Just when you thought it was safe to step out of your computer room, a couple more companies are experimenting with additional ways to get their paws on your hard earned moolah.
Buying levels in WAR
Arkenor covers the new Warhammer Online account entitlement purchasing service –- a cash shop by any other name. As well as the (now usual) server transfers, vanity pet, shiny cosmetic trinkets for your armour and mounts, they are also selling a ‘specialised training pack’ which grants one level to all of your characters.
Naturally this has the blogosphere up in arms, but I wonder if selling a single level for an inflated price is really such a game breaking issue. I remember many times when playing DaoC wishing I had the option to pay to jump ahead a level or two, particularly if I’d hit a hell level or was just tired of the final stretch of the level grind.
The fact that players even adopted the name ‘hell levels’ for levels that seem unusually difficult to pass during the levelling phase of the game shows how common a phenomenon it was in older games.
Obviously we like to think that slicker design solved the hell level problem in modern MMOs, but does it matter if someone is desperate to pay to level up?

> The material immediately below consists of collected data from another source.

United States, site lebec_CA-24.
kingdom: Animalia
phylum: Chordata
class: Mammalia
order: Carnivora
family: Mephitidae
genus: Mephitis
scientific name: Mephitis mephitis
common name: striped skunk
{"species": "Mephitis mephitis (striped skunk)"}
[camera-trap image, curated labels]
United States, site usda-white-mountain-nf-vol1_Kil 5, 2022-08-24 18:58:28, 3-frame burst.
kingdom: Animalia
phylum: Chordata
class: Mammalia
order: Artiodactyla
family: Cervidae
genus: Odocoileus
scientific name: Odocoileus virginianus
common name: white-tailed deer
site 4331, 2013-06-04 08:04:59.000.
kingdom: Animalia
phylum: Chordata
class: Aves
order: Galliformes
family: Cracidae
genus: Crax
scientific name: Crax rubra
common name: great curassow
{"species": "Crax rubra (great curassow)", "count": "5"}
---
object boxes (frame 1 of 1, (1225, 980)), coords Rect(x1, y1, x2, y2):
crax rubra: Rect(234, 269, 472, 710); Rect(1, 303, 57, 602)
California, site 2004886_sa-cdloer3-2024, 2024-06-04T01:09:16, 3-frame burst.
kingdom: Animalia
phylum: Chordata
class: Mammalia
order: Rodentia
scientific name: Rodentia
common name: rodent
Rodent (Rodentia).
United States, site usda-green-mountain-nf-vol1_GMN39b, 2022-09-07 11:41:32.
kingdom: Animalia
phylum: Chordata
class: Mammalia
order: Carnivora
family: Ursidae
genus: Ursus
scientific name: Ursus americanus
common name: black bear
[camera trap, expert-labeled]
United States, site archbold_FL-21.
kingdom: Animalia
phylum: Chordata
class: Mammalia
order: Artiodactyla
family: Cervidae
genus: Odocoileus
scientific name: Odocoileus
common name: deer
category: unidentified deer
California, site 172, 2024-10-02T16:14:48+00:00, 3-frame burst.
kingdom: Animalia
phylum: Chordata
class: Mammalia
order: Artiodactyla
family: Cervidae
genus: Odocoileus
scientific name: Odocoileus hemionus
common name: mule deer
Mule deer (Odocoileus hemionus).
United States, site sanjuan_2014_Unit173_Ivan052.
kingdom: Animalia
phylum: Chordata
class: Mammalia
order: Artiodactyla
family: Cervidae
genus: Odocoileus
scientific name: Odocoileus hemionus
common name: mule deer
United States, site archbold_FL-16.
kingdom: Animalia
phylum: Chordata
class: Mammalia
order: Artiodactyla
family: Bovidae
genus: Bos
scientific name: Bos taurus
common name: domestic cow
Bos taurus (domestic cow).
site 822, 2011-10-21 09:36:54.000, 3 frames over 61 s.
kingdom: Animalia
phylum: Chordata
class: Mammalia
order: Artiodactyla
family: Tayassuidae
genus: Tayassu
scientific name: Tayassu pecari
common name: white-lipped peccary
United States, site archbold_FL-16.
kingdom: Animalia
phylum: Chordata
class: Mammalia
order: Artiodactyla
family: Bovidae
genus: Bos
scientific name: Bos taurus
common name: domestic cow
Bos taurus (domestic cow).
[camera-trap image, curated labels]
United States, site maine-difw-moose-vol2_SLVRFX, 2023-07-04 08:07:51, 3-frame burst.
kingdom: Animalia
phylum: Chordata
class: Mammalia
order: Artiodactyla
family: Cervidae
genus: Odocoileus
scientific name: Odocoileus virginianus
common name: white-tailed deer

Hadrune argues that none of the new WAR cash shop items are gamebreakers, and feels that they are all optional.
To my mind, the proof of this particular pudding will come not when cash shops are added to sub games, but in how game design changes in future to make better use of them. Maybe adding the facility to buy a level is not a great solution to the hell level problem, but it’s far worse if hell levels are deliberately designed into the game to entice people to buy.
That’s the slippery slope argument. And it hasn’t happened yet.
Zynga takes in game advertising
Zynga, as we know, has no qualms about maintaining the purity of the gaming environment, and what could be more immersive than finding an advert for Megamind inside your Farmville?
Gamasutra notes that their current partnership with DreamWorks isn’t the first advertising promotion that they have run. Presumably it’s another good source of income for them so expect more in the future. And there’s no mention of allowing players to pay to avoid the ads.
I would argue that Zynga’s route is likely to prove far more ruinous for MMOs than WARs. Buying your way past a hell level isn’t in the same league as encouraging all your players to dismiss the idea that immersion in a virtual world has any value at all, or is something they might miss when it’s gone.